### Records supplied
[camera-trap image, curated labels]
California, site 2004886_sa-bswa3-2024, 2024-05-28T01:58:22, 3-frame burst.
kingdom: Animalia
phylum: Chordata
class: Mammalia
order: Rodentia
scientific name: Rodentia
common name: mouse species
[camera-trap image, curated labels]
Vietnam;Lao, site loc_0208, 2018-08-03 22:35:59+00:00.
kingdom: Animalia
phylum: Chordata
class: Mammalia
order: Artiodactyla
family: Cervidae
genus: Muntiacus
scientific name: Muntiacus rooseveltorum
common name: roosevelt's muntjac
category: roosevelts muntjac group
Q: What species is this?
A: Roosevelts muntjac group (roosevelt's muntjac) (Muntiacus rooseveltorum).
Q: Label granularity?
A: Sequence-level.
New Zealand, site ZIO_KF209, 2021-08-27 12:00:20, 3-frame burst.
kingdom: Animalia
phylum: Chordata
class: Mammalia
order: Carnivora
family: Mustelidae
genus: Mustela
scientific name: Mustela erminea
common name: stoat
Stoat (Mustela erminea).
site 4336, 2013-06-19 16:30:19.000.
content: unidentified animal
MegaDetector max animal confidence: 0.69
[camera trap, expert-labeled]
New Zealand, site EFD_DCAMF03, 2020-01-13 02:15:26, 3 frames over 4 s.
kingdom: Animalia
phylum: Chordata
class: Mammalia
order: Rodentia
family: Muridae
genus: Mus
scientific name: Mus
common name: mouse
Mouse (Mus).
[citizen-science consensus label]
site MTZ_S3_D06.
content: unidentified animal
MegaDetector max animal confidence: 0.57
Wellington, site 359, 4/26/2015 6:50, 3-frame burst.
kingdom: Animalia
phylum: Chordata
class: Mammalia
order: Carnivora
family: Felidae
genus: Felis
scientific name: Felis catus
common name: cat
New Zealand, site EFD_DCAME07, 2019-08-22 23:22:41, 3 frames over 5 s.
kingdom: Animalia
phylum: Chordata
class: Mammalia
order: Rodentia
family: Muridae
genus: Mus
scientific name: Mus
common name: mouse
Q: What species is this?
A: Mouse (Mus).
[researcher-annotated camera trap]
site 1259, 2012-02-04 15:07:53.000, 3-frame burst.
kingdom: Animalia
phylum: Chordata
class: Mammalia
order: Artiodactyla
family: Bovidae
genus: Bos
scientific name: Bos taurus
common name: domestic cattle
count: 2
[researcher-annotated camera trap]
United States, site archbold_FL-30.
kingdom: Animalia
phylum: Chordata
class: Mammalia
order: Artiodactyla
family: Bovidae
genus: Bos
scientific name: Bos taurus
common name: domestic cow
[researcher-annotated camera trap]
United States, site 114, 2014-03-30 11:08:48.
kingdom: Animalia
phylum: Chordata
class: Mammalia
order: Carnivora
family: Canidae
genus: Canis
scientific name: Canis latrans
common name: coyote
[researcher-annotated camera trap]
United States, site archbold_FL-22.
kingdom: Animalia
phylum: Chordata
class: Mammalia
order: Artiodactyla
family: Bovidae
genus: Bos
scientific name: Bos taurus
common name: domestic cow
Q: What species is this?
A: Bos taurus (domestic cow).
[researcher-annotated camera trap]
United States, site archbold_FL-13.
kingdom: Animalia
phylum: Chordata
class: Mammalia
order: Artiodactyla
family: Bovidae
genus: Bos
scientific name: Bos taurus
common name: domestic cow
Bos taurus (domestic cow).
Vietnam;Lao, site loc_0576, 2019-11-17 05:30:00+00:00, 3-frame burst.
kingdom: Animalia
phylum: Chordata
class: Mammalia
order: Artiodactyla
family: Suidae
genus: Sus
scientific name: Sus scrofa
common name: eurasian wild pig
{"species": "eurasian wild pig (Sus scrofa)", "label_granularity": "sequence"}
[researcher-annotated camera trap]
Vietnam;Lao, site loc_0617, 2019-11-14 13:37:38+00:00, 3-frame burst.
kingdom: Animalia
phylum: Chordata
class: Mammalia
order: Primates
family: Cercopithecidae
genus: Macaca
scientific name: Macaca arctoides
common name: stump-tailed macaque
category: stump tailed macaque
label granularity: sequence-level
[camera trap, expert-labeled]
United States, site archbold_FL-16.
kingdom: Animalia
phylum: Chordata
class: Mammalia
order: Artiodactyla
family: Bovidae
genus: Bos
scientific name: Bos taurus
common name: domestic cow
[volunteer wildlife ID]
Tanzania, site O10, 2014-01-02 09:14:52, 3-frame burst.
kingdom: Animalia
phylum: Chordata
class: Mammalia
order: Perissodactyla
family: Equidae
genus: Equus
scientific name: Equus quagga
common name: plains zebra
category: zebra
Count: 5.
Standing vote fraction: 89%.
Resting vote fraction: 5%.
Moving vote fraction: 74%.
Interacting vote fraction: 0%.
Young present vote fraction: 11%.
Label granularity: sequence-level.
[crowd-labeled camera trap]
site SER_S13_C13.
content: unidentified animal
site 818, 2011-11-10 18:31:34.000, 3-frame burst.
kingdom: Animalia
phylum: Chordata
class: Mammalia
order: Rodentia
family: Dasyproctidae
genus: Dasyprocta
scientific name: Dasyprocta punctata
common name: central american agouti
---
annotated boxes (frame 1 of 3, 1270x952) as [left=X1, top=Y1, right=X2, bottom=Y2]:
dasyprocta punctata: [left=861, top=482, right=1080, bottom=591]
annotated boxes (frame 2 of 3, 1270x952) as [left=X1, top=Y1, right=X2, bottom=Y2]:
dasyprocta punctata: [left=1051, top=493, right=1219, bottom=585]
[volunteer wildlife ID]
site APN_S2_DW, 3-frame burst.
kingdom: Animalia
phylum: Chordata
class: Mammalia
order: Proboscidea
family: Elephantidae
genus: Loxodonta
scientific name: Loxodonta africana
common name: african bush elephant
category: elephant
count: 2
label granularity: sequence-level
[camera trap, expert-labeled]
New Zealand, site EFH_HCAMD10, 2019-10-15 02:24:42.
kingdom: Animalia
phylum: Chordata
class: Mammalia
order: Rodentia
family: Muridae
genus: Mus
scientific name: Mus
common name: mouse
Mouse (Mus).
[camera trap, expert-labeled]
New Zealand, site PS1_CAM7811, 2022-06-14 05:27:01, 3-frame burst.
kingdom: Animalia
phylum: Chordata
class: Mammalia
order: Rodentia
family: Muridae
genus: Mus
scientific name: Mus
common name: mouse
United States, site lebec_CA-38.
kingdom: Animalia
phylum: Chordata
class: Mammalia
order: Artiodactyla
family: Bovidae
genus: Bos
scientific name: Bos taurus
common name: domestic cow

### Task objective
Transcribe, exactly and without additions, the lines of the records above, beginning with the line that contains "common name: stoat" and ending with the line that contains "common name: cat", both included.

### Output for this task
common name: stoat
Stoat (Mustela erminea).
site 4336, 2013-06-19 16:30:19.000.
content: unidentified animal
MegaDetector max animal confidence: 0.69
[camera trap, expert-labeled]
New Zealand, site EFD_DCAMF03, 2020-01-13 02:15:26, 3 frames over 4 s.
kingdom: Animalia
phylum: Chordata
class: Mammalia
order: Rodentia
family: Muridae
genus: Mus
scientific name: Mus
common name: mouse
Mouse (Mus).
[citizen-science consensus label]
site MTZ_S3_D06.
content: unidentified animal
MegaDetector max animal confidence: 0.57
Wellington, site 359, 4/26/2015 6:50, 3-frame burst.
kingdom: Animalia
phylum: Chordata
class: Mammalia
order: Carnivora
family: Felidae
genus: Felis
scientific name: Felis catus
common name: cat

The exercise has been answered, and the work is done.